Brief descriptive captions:

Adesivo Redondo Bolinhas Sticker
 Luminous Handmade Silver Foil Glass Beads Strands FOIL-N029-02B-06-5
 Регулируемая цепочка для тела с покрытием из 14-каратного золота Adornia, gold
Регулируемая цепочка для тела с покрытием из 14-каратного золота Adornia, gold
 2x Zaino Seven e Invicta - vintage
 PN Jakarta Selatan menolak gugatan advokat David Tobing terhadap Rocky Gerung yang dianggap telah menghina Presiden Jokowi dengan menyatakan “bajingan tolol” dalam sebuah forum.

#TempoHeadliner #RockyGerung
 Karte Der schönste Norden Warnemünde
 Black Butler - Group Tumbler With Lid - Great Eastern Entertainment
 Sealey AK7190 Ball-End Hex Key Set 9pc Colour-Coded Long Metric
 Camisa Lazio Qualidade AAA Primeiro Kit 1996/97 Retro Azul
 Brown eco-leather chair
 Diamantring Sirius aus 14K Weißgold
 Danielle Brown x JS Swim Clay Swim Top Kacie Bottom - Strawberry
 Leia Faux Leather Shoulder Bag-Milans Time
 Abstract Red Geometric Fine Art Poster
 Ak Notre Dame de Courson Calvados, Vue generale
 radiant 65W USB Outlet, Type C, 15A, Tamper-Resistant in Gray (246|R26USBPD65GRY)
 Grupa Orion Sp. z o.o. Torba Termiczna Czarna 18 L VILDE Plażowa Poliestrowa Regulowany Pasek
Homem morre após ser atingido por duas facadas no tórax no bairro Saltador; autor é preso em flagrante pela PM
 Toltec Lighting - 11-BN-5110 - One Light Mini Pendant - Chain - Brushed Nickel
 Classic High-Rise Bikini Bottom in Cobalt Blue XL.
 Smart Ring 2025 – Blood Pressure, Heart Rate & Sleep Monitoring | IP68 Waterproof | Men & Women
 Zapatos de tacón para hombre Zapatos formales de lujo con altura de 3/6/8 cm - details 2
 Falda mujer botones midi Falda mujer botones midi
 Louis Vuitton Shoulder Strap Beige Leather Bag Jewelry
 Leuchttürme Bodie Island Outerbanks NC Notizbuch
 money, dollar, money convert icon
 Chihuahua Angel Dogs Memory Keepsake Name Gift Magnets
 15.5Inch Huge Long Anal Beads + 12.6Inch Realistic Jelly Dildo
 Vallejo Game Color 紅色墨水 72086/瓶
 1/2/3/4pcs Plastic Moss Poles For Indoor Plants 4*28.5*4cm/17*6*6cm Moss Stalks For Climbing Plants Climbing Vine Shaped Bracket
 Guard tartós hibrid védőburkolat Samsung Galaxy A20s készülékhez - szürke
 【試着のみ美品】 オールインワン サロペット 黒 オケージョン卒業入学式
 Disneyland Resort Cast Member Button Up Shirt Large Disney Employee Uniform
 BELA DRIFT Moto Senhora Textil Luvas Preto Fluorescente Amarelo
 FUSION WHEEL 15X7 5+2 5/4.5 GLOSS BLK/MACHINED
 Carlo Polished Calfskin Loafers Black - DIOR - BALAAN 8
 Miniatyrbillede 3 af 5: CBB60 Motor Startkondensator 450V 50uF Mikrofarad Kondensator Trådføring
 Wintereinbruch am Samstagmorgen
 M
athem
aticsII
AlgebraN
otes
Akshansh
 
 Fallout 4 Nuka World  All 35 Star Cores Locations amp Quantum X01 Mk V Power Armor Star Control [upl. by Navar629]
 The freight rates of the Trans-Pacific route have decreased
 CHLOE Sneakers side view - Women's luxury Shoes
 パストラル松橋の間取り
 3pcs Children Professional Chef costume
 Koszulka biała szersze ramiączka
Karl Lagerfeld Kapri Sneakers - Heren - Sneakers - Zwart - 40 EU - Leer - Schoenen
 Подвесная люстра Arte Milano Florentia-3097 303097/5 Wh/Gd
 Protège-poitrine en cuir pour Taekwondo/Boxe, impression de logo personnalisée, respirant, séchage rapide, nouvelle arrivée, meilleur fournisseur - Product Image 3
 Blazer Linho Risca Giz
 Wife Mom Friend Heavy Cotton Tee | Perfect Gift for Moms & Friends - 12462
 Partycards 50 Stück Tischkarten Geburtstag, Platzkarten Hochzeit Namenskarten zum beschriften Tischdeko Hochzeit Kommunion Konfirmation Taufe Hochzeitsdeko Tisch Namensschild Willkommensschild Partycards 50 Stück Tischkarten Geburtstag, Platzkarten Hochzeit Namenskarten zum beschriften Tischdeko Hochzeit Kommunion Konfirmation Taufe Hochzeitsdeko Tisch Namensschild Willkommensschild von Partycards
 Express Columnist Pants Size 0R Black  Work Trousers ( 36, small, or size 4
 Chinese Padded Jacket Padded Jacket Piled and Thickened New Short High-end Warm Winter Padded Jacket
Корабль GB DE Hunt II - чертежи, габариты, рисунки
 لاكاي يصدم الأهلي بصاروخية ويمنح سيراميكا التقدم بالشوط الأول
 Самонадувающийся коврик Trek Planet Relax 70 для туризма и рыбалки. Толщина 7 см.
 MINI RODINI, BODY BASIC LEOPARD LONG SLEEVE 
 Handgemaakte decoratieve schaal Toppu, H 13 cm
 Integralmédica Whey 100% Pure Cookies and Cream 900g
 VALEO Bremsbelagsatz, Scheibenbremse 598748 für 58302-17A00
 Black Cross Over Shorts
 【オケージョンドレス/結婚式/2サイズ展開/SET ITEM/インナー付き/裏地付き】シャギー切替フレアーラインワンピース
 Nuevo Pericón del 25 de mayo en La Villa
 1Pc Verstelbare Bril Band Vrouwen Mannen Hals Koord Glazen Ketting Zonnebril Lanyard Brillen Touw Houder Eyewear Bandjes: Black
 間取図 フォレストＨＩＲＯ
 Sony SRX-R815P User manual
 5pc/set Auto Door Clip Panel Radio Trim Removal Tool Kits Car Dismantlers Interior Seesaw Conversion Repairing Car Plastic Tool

■ **Exercise aim**:
Starting at the first line and ending at the last, retype the entries above.

■ **Answer box**:
Adesivo Redondo Bolinhas Sticker
 Luminous Handmade Silver Foil Glass Beads Strands FOIL-N029-02B-06-5
 Регулируемая цепочка для тела с покрытием из 14-каратного золота Adornia, gold
Регулируемая цепочка для тела с покрытием из 14-каратного золота Adornia, gold
 2x Zaino Seven e Invicta - vintage
 PN Jakarta Selatan menolak gugatan advokat David Tobing terhadap Rocky Gerung yang dianggap telah menghina Presiden Jokowi dengan menyatakan “bajingan tolol” dalam sebuah forum.

#TempoHeadliner #RockyGerung
 Karte Der schönste Norden Warnemünde
 Black Butler - Group Tumbler With Lid - Great Eastern Entertainment
 Sealey AK7190 Ball-End Hex Key Set 9pc Colour-Coded Long Metric
 Camisa Lazio Qualidade AAA Primeiro Kit 1996/97 Retro Azul
 Brown eco-leather chair
 Diamantring Sirius aus 14K Weißgold
 Danielle Brown x JS Swim Clay Swim Top Kacie Bottom - Strawberry
 Leia Faux Leather Shoulder Bag-Milans Time
 Abstract Red Geometric Fine Art Poster
 Ak Notre Dame de Courson Calvados, Vue generale
 radiant 65W USB Outlet, Type C, 15A, Tamper-Resistant in Gray (246|R26USBPD65GRY)
 Grupa Orion Sp. z o.o. Torba Termiczna Czarna 18 L VILDE Plażowa Poliestrowa Regulowany Pasek
Homem morre após ser atingido por duas facadas no tórax no bairro Saltador; autor é preso em flagrante pela PM
 Toltec Lighting - 11-BN-5110 - One Light Mini Pendant - Chain - Brushed Nickel
 Classic High-Rise Bikini Bottom in Cobalt Blue XL.
 Smart Ring 2025 – Blood Pressure, Heart Rate & Sleep Monitoring | IP68 Waterproof | Men & Women
 Zapatos de tacón para hombre Zapatos formales de lujo con altura de 3/6/8 cm - details 2
 Falda mujer botones midi Falda mujer botones midi
 Louis Vuitton Shoulder Strap Beige Leather Bag Jewelry
 Leuchttürme Bodie Island Outerbanks NC Notizbuch
 money, dollar, money convert icon
 Chihuahua Angel Dogs Memory Keepsake Name Gift Magnets
 15.5Inch Huge Long Anal Beads + 12.6Inch Realistic Jelly Dildo
 Vallejo Game Color 紅色墨水 72086/瓶
 1/2/3/4pcs Plastic Moss Poles For Indoor Plants 4*28.5*4cm/17*6*6cm Moss Stalks For Climbing Plants Climbing Vine Shaped Bracket
 Guard tartós hibrid védőburkolat Samsung Galaxy A20s készülékhez - szürke
 【試着のみ美品】 オールインワン サロペット 黒 オケージョン卒業入学式
 Disneyland Resort Cast Member Button Up Shirt Large Disney Employee Uniform
 BELA DRIFT Moto Senhora Textil Luvas Preto Fluorescente Amarelo
 FUSION WHEEL 15X7 5+2 5/4.5 GLOSS BLK/MACHINED
 Carlo Polished Calfskin Loafers Black - DIOR - BALAAN 8
 Miniatyrbillede 3 af 5: CBB60 Motor Startkondensator 450V 50uF Mikrofarad Kondensator Trådføring
 Wintereinbruch am Samstagmorgen
 M
athem
aticsII
AlgebraN
otes
Akshansh
 
 Fallout 4 Nuka World  All 35 Star Cores Locations amp Quantum X01 Mk V Power Armor Star Control [upl. by Navar629]
 The freight rates of the Trans-Pacific route have decreased
 CHLOE Sneakers side view - Women's luxury Shoes
 パストラル松橋の間取り
 3pcs Children Professional Chef costume
 Koszulka biała szersze ramiączka
Karl Lagerfeld Kapri Sneakers - Heren - Sneakers - Zwart - 40 EU - Leer - Schoenen
 Подвесная люстра Arte Milano Florentia-3097 303097/5 Wh/Gd
 Protège-poitrine en cuir pour Taekwondo/Boxe, impression de logo personnalisée, respirant, séchage rapide, nouvelle arrivée, meilleur fournisseur - Product Image 3
 Blazer Linho Risca Giz
 Wife Mom Friend Heavy Cotton Tee | Perfect Gift for Moms & Friends - 12462
 Partycards 50 Stück Tischkarten Geburtstag, Platzkarten Hochzeit Namenskarten zum beschriften Tischdeko Hochzeit Kommunion Konfirmation Taufe Hochzeitsdeko Tisch Namensschild Willkommensschild Partycards 50 Stück Tischkarten Geburtstag, Platzkarten Hochzeit Namenskarten zum beschriften Tischdeko Hochzeit Kommunion Konfirmation Taufe Hochzeitsdeko Tisch Namensschild Willkommensschild von Partycards
 Express Columnist Pants Size 0R Black  Work Trousers ( 36, small, or size 4
 Chinese Padded Jacket Padded Jacket Piled and Thickened New Short High-end Warm Winter Padded Jacket
Корабль GB DE Hunt II - чертежи, габариты, рисунки
 لاكاي يصدم الأهلي بصاروخية ويمنح سيراميكا التقدم بالشوط الأول
 Самонадувающийся коврик Trek Planet Relax 70 для туризма и рыбалки. Толщина 7 см.
 MINI RODINI, BODY BASIC LEOPARD LONG SLEEVE 
 Handgemaakte decoratieve schaal Toppu, H 13 cm
 Integralmédica Whey 100% Pure Cookies and Cream 900g
 VALEO Bremsbelagsatz, Scheibenbremse 598748 für 58302-17A00
 Black Cross Over Shorts
 【オケージョンドレス/結婚式/2サイズ展開/SET ITEM/インナー付き/裏地付き】シャギー切替フレアーラインワンピース
 Nuevo Pericón del 25 de mayo en La Villa
 1Pc Verstelbare Bril Band Vrouwen Mannen Hals Koord Glazen Ketting Zonnebril Lanyard Brillen Touw Houder Eyewear Bandjes: Black
 間取図 フォレストＨＩＲＯ
 Sony SRX-R815P User manual
 5pc/set Auto Door Clip Panel Radio Trim Removal Tool Kits Car Dismantlers Interior Seesaw Conversion Repairing Car Plastic Tool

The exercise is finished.